The Australia-based artist’s work is emblematic of the movement protesting against Saudi Arabia’s guardianship laws
The Saudi visual artist Ms Saffaa is a petite woman with cropped hair framing a pixie face. Her mural, plastered on a studio wall at Sydney University’s College of the Arts almost dwarfs her.
It is a riotous mix of calligraphy, graffiti and portraits featuring the women’s rights activists Manal Al-Sharif and Samar Badawi, both part of a nascent movement protesting Saudi Arabia’s guardianship laws.
The protest gained steam after the July release of a Human Rights Watch report, which was critical of the laws prohibiting a woman from travelling, marrying or even leaving prison without the permission of a male guardian.
The movement gave birth to a hashtag, #iammyownguardian, and a petition signed by thousands, part of a growing online campaign protesting against the laws.
The 39-year-old artist, who moved to Sydney to study at the SCA in 2009, says the inspiration for her art came from continuous run-ins with Saudi authorities over her visa.
A condition of Saffaa’s now lapsed government scholarship required her brothers to fly in to Australia to vouch for her. But it was the hours of humiliating pleading with Saudi bureaucrats in Canberra that fuelled the rage behind her protest art.
“You have to play their game,” she says. “You have to act like the weak woman and say, ‘Thank you for doing this for me, it’s a huge favour.’ You have to play that role in order to get your shit done.”
Saffaa’s posters, featuring a face shrouded in the Saudi shemagh and the hashtag #iammyownguardian, became emblematic of the movement. They were plastered on Saudi streets, retweeted and sold online.
It led Saffaa into a thriving underground online protest scene filled with local and expat Saudi women. Many were housewives, sharing stories of life in the regime. Saffaa says Saudi women defending the laws were generally from the ruling class with ties to the government.
“Those who have really good jobs, really good pay and connections to government have a lot to lose,” she says. “They will tell you we’re content.”
For Saffaa, speaking up has its costs. The artist, who uses only her first name, has suffered harassment and been reported to Saudi authorities by trolls.
“[They say], ‘Let’s all report her, let her rot in jail, let’s see her make art behind prison bars.’ I thought I was immune to online bullying and harassment but it got to me.”
At an exhibition at Melbourne’s Islamic Museum of Australia, the artist was accosted by a man demanding to know why she was exposing Saudi’s dirty laundry to the west.
“Before I could even speak I could feel the anger inside me,” she says. “I was sweating. I felt the heat coming out of my face … a man comes with all his privilege and entitlement, and asks me why am I airing our dirty laundry to the west?
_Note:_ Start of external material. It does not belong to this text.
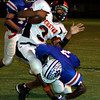 Daingerfield's Corey Nixon (7) puts a hit on Gilmer Buckeye Curtis Brown during the game Friday, September 30, 2005 in Daingerfield. (Matt Boggs/ News-Journal Photo)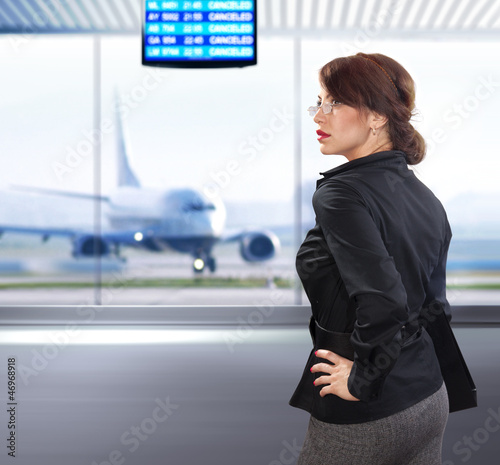 business woman in airport ll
“First of all you’re admitting that it’s shameful, there’s shame behind the question. But you’re coming to me and telling me not to do something, trying to censor me.
“I was thinking, ‘That’s exactly why I make this art, because of people like you.’”
The sneakers-wearing activist uses street art and social media to promote millennial-style political protest that is transnational and cyber-driven but still rooted in the street.
This Sunday, Saffaa will unveil a new street mural in Melbourne’s Brunswick East, a collaboration with several female artists as a tribute to Saudi women. The launch will be hosted by Moroccan Deli-cacy cafe owner and community activist Hana Assafiri, known for hosting public salon-style conversations at her Melbourne restaurants, including the hit speed-date-a-Muslim series.
Saffaa says her work is motivated not only by political injustice but a visceral need for self-expression.
“What the role of the artist is goes back to the question of, what is the role of art?” she says. “It goes beyond trying to raise awareness.”
Part of her activism is borne out of subverting the western framing of Saudi women as victims, rather than as agents of their own liberation. This co-opting, she says, only furthers the infantilisation they were fighting against, with women used as pawns in a cultural battleground of rising Islamophobia.
“Don’t say Saudi women don’t have a voice. We have a voice. You just haven’t been paying attention.”
Saffaa says the fight for women’s rights in Saudi Arabia is part of broader struggle against state authoritarianism, for the rights of all minorities. As a believer, she questions the way the kingdom sought legitimacy through a hardline Wahhabi interpretation of religion.
“There’s so much policing of women’s bodies and even men,” she says. “I think faith is a personal thing and in Saudi they make it a public thing. You have to display your faith everywhere you go.”